Yesterday Jim, a long-time friend, sent me a link to a video of physicist Richard Feynman responding to a question about why two magnets repel/attract each other.
Simple question. But the answer isn't.
At least, not if we consider "why?" in the depth that this word deserves. Feynman, a brilliant guy, talks about how difficult it is to isolate anything from what really is an virtually endless chain of interrelationships that extend through much vaster reaches of space and time than we normally envison when we ask "why?"
Science understands this. Religions don't. They like to offer up ridiculously simplistic answers to why? questions such as "It's God's will," "Karma," "The Lord works in mysterious ways."

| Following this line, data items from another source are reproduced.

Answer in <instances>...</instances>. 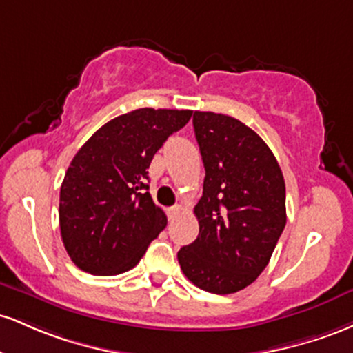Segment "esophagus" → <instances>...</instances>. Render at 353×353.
<instances>
[{
	"label": "esophagus",
	"instance_id": "1",
	"mask_svg": "<svg viewBox=\"0 0 353 353\" xmlns=\"http://www.w3.org/2000/svg\"><path fill=\"white\" fill-rule=\"evenodd\" d=\"M180 212H181V208L178 207V205H175V207H172V208H168V219L175 220L176 216L180 215Z\"/></svg>",
	"mask_w": 353,
	"mask_h": 353
}]
</instances>
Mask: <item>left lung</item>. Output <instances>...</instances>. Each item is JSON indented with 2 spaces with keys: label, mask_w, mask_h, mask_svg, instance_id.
Wrapping results in <instances>:
<instances>
[{
  "label": "left lung",
  "mask_w": 353,
  "mask_h": 353,
  "mask_svg": "<svg viewBox=\"0 0 353 353\" xmlns=\"http://www.w3.org/2000/svg\"><path fill=\"white\" fill-rule=\"evenodd\" d=\"M205 166L196 240L178 252L185 276L210 294H235L265 270L287 223L285 181L272 150L228 114L195 112Z\"/></svg>",
  "instance_id": "1"
}]
</instances>
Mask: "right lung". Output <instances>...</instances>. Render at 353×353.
I'll list each match as a JSON object with an SVG mask.
<instances>
[{
	"instance_id": "right-lung-1",
	"label": "right lung",
	"mask_w": 353,
	"mask_h": 353,
	"mask_svg": "<svg viewBox=\"0 0 353 353\" xmlns=\"http://www.w3.org/2000/svg\"><path fill=\"white\" fill-rule=\"evenodd\" d=\"M192 110L140 108L113 118L78 150L59 190V228L70 259L91 275H118L140 262L166 227L148 193V168Z\"/></svg>"
}]
</instances>
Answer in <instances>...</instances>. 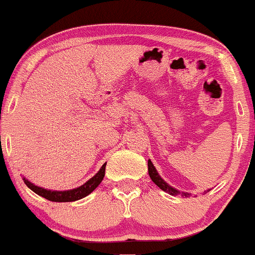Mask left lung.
Returning <instances> with one entry per match:
<instances>
[{"mask_svg":"<svg viewBox=\"0 0 255 255\" xmlns=\"http://www.w3.org/2000/svg\"><path fill=\"white\" fill-rule=\"evenodd\" d=\"M148 174H149V178H151L152 182H153L154 184L158 186V188H161L163 191H167V193L170 194V195H178V194H182V196H185V198H188V196L190 195L189 193H180L179 190H177V189L172 188L169 184H167V183L162 179L161 175L158 174V172H157L156 168H154L153 163H152L149 159H148Z\"/></svg>","mask_w":255,"mask_h":255,"instance_id":"left-lung-1","label":"left lung"}]
</instances>
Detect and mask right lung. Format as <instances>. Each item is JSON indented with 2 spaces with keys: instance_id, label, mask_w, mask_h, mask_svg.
Masks as SVG:
<instances>
[{
  "instance_id": "right-lung-1",
  "label": "right lung",
  "mask_w": 255,
  "mask_h": 255,
  "mask_svg": "<svg viewBox=\"0 0 255 255\" xmlns=\"http://www.w3.org/2000/svg\"><path fill=\"white\" fill-rule=\"evenodd\" d=\"M106 164L107 163H104L101 169H99V172L97 173L94 177H92L88 182H86L85 184L78 186V188L71 189V190H48V189L40 188V186L33 184V183H30L29 180L25 179V178H23V180H24L25 185H27L30 190H33L35 194L48 199L50 201H56V203H70V201L80 200V199L89 195L97 186L101 184V182L104 178V174H106Z\"/></svg>"
}]
</instances>
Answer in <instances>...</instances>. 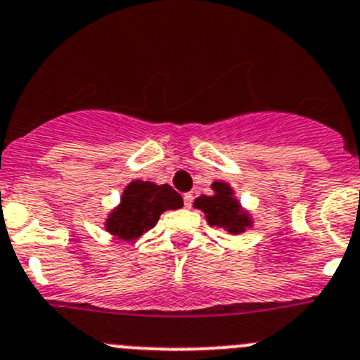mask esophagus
Wrapping results in <instances>:
<instances>
[{"label":"esophagus","mask_w":360,"mask_h":360,"mask_svg":"<svg viewBox=\"0 0 360 360\" xmlns=\"http://www.w3.org/2000/svg\"><path fill=\"white\" fill-rule=\"evenodd\" d=\"M183 198H184V207L190 209L191 204H193V193H184Z\"/></svg>","instance_id":"obj_1"}]
</instances>
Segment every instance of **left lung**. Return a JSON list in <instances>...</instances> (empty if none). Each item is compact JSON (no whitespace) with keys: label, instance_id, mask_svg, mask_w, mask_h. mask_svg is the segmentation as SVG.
I'll list each match as a JSON object with an SVG mask.
<instances>
[{"label":"left lung","instance_id":"left-lung-1","mask_svg":"<svg viewBox=\"0 0 360 360\" xmlns=\"http://www.w3.org/2000/svg\"><path fill=\"white\" fill-rule=\"evenodd\" d=\"M214 195L207 197L202 195L195 200V207L205 212L209 225L223 226L232 233L244 232L246 226H251V219L246 212L240 211V205L232 197V188L226 183H212Z\"/></svg>","mask_w":360,"mask_h":360}]
</instances>
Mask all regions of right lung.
<instances>
[{"label":"right lung","instance_id":"obj_1","mask_svg":"<svg viewBox=\"0 0 360 360\" xmlns=\"http://www.w3.org/2000/svg\"><path fill=\"white\" fill-rule=\"evenodd\" d=\"M183 207V197L169 184L131 181L121 197L120 207L107 218V232L123 240L137 239L151 230L167 209Z\"/></svg>","mask_w":360,"mask_h":360}]
</instances>
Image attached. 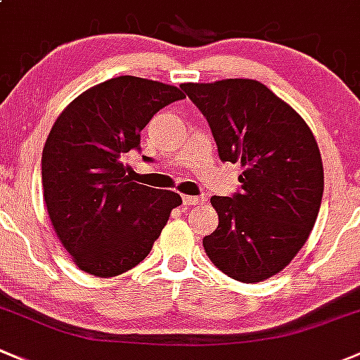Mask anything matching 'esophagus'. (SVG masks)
Instances as JSON below:
<instances>
[{
	"label": "esophagus",
	"mask_w": 360,
	"mask_h": 360,
	"mask_svg": "<svg viewBox=\"0 0 360 360\" xmlns=\"http://www.w3.org/2000/svg\"><path fill=\"white\" fill-rule=\"evenodd\" d=\"M181 201H184L185 206H194V205H199V202L205 201V198H201V195H184V198H181Z\"/></svg>",
	"instance_id": "obj_1"
}]
</instances>
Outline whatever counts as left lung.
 Returning <instances> with one entry per match:
<instances>
[{
  "label": "left lung",
  "instance_id": "left-lung-1",
  "mask_svg": "<svg viewBox=\"0 0 360 360\" xmlns=\"http://www.w3.org/2000/svg\"><path fill=\"white\" fill-rule=\"evenodd\" d=\"M210 124L221 161L240 162V191L213 195L218 227L206 255L240 283L276 276L296 257L317 220L324 169L298 112L255 79L185 83Z\"/></svg>",
  "mask_w": 360,
  "mask_h": 360
}]
</instances>
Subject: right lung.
I'll return each mask as SVG.
<instances>
[{
    "label": "right lung",
    "mask_w": 360,
    "mask_h": 360,
    "mask_svg": "<svg viewBox=\"0 0 360 360\" xmlns=\"http://www.w3.org/2000/svg\"><path fill=\"white\" fill-rule=\"evenodd\" d=\"M181 98L176 86L120 76L81 94L55 121L41 158L43 195L58 239L84 272L112 277L139 265L181 205L176 192L129 180L123 165L154 114Z\"/></svg>",
    "instance_id": "1"
}]
</instances>
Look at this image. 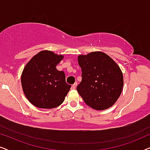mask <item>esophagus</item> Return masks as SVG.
I'll return each instance as SVG.
<instances>
[{
  "instance_id": "1",
  "label": "esophagus",
  "mask_w": 150,
  "mask_h": 150,
  "mask_svg": "<svg viewBox=\"0 0 150 150\" xmlns=\"http://www.w3.org/2000/svg\"><path fill=\"white\" fill-rule=\"evenodd\" d=\"M77 86V83H75L74 85H71V89H75L76 87Z\"/></svg>"
}]
</instances>
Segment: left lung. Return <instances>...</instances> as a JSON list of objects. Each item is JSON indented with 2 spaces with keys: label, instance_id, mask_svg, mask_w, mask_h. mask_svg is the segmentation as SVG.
I'll return each instance as SVG.
<instances>
[{
  "label": "left lung",
  "instance_id": "1",
  "mask_svg": "<svg viewBox=\"0 0 150 150\" xmlns=\"http://www.w3.org/2000/svg\"><path fill=\"white\" fill-rule=\"evenodd\" d=\"M82 81L76 89L84 102L96 110L115 103L122 91L124 79L117 64L105 53L93 52L78 57Z\"/></svg>",
  "mask_w": 150,
  "mask_h": 150
}]
</instances>
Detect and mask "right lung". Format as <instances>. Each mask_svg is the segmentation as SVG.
I'll return each mask as SVG.
<instances>
[{
  "instance_id": "right-lung-1",
  "label": "right lung",
  "mask_w": 150,
  "mask_h": 150,
  "mask_svg": "<svg viewBox=\"0 0 150 150\" xmlns=\"http://www.w3.org/2000/svg\"><path fill=\"white\" fill-rule=\"evenodd\" d=\"M63 58L49 50H43L30 59L22 71L21 83L26 97L41 108H53L64 101L71 85L65 75L56 66Z\"/></svg>"
}]
</instances>
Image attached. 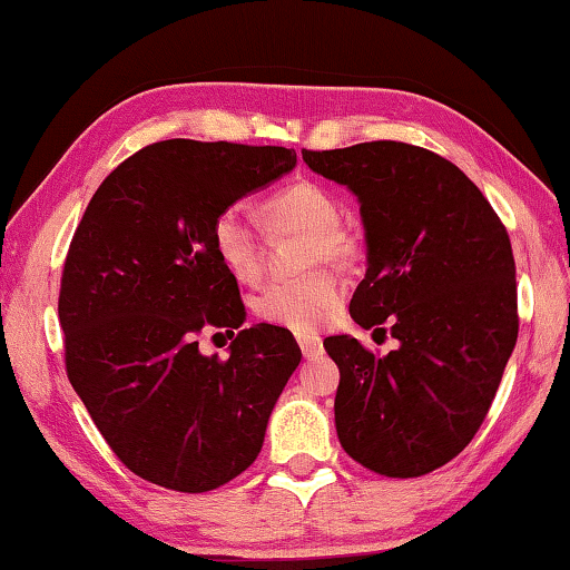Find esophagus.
Here are the masks:
<instances>
[{"mask_svg": "<svg viewBox=\"0 0 570 570\" xmlns=\"http://www.w3.org/2000/svg\"><path fill=\"white\" fill-rule=\"evenodd\" d=\"M296 343H299L304 358H314V355L322 353V340L317 335H299Z\"/></svg>", "mask_w": 570, "mask_h": 570, "instance_id": "1", "label": "esophagus"}]
</instances>
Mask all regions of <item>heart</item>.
<instances>
[{"instance_id": "obj_1", "label": "heart", "mask_w": 570, "mask_h": 570, "mask_svg": "<svg viewBox=\"0 0 570 570\" xmlns=\"http://www.w3.org/2000/svg\"><path fill=\"white\" fill-rule=\"evenodd\" d=\"M261 219L271 233H304L299 266L312 263H351L358 253L355 237L343 230L340 202L333 191L314 181H294L271 191L261 202ZM212 250L225 271L240 282H253L261 274V250L256 230L237 209L219 212L212 225ZM343 302V286L325 266H312L299 276L278 278L253 296V312L268 325L312 333L335 317Z\"/></svg>"}]
</instances>
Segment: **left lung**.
<instances>
[{"label": "left lung", "mask_w": 570, "mask_h": 570, "mask_svg": "<svg viewBox=\"0 0 570 570\" xmlns=\"http://www.w3.org/2000/svg\"><path fill=\"white\" fill-rule=\"evenodd\" d=\"M351 189L366 230L361 327L399 340L384 358L325 337L340 368L335 428L353 461L389 479L440 469L479 432L514 351L517 282L507 227L455 164L410 142L302 150Z\"/></svg>", "instance_id": "left-lung-1"}]
</instances>
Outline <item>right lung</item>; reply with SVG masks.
Instances as JSON below:
<instances>
[{"mask_svg":"<svg viewBox=\"0 0 570 570\" xmlns=\"http://www.w3.org/2000/svg\"><path fill=\"white\" fill-rule=\"evenodd\" d=\"M296 166L278 146L164 140L122 160L91 197L63 263L66 373L135 475L202 494L256 461L302 361L284 327H245L223 362L204 326L240 328L235 276L212 250L219 212Z\"/></svg>","mask_w":570,"mask_h":570,"instance_id":"right-lung-1","label":"right lung"}]
</instances>
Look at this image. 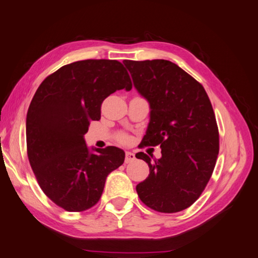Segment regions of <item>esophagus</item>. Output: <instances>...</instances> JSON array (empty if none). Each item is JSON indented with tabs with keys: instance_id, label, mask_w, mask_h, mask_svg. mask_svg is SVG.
I'll return each instance as SVG.
<instances>
[{
	"instance_id": "34e87169",
	"label": "esophagus",
	"mask_w": 258,
	"mask_h": 258,
	"mask_svg": "<svg viewBox=\"0 0 258 258\" xmlns=\"http://www.w3.org/2000/svg\"><path fill=\"white\" fill-rule=\"evenodd\" d=\"M135 160V154L132 152H126L125 153V163H130Z\"/></svg>"
}]
</instances>
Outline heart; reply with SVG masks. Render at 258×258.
Returning a JSON list of instances; mask_svg holds the SVG:
<instances>
[{"instance_id":"b5f03b06","label":"heart","mask_w":258,"mask_h":258,"mask_svg":"<svg viewBox=\"0 0 258 258\" xmlns=\"http://www.w3.org/2000/svg\"><path fill=\"white\" fill-rule=\"evenodd\" d=\"M118 140L120 142H123V143H125V142H127L128 141V137L126 134H124V133H121V134H119L118 135Z\"/></svg>"}]
</instances>
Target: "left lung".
Wrapping results in <instances>:
<instances>
[{
    "label": "left lung",
    "instance_id": "8db88e82",
    "mask_svg": "<svg viewBox=\"0 0 258 258\" xmlns=\"http://www.w3.org/2000/svg\"><path fill=\"white\" fill-rule=\"evenodd\" d=\"M123 63L151 109L141 148L160 145L162 154L151 160L137 153L150 168L137 186L138 195L158 212H179L200 198L217 162L219 130L212 105L202 84L170 60Z\"/></svg>",
    "mask_w": 258,
    "mask_h": 258
}]
</instances>
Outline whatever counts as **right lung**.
<instances>
[{
  "label": "right lung",
  "instance_id": "obj_1",
  "mask_svg": "<svg viewBox=\"0 0 258 258\" xmlns=\"http://www.w3.org/2000/svg\"><path fill=\"white\" fill-rule=\"evenodd\" d=\"M132 82L115 59H84L64 65L41 82L26 120L27 153L44 193L69 212H81L100 200L106 178L123 165L116 147L92 149L84 141L101 104Z\"/></svg>",
  "mask_w": 258,
  "mask_h": 258
}]
</instances>
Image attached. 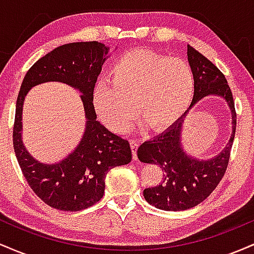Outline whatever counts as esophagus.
Segmentation results:
<instances>
[{"label": "esophagus", "instance_id": "esophagus-1", "mask_svg": "<svg viewBox=\"0 0 254 254\" xmlns=\"http://www.w3.org/2000/svg\"><path fill=\"white\" fill-rule=\"evenodd\" d=\"M130 144H131V150H132V157L135 160H137V148H138L139 142L135 138L130 139Z\"/></svg>", "mask_w": 254, "mask_h": 254}]
</instances>
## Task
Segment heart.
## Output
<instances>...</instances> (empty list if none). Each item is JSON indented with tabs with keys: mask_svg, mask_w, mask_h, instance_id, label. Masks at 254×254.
Listing matches in <instances>:
<instances>
[{
	"mask_svg": "<svg viewBox=\"0 0 254 254\" xmlns=\"http://www.w3.org/2000/svg\"><path fill=\"white\" fill-rule=\"evenodd\" d=\"M93 94L99 117L111 130L124 132L138 116L151 130H164L183 115L193 94V75L185 61L149 50L125 54ZM136 106L135 107L134 105Z\"/></svg>",
	"mask_w": 254,
	"mask_h": 254,
	"instance_id": "b5f03b06",
	"label": "heart"
}]
</instances>
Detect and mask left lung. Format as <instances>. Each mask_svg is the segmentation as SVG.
Listing matches in <instances>:
<instances>
[{
	"instance_id": "left-lung-1",
	"label": "left lung",
	"mask_w": 254,
	"mask_h": 254,
	"mask_svg": "<svg viewBox=\"0 0 254 254\" xmlns=\"http://www.w3.org/2000/svg\"><path fill=\"white\" fill-rule=\"evenodd\" d=\"M188 60L194 81L193 100L190 109L209 94L222 97L232 111L233 132L227 147L214 159L199 161L188 156L180 144L184 118L188 115L185 112L171 127L139 145L137 149L139 161L159 165L164 172L161 183L145 189L143 196L151 205L167 211L193 208L216 189L228 167L237 129L234 100L224 75L214 63L190 45H188Z\"/></svg>"
}]
</instances>
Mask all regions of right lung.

Regarding the last notion, my reply is: So does the natural world.
Yet if we study reality with wide open eyes that aren't restricted by religious dogma, it's possible to make some headway in understanding what is going on inside and outside our craniums.
Electromagnetism is comprehended quite well by science, as Feynman explains. However, physicists don't know how electromagnetism relates to gravity, even though it seems pretty clear that in the earliest instants of the big bang all of the forces of nature were unified.
So mystery reigns when we ask some "why?" questions, while other queries about the nature of reality have been persuasively answered by science.
Does this reduce the glory, majesty, awesomeness, and mystery of the universe in any fashion? No. In fact, scientific facts add to the marvelous meaning that the natural world holds for us.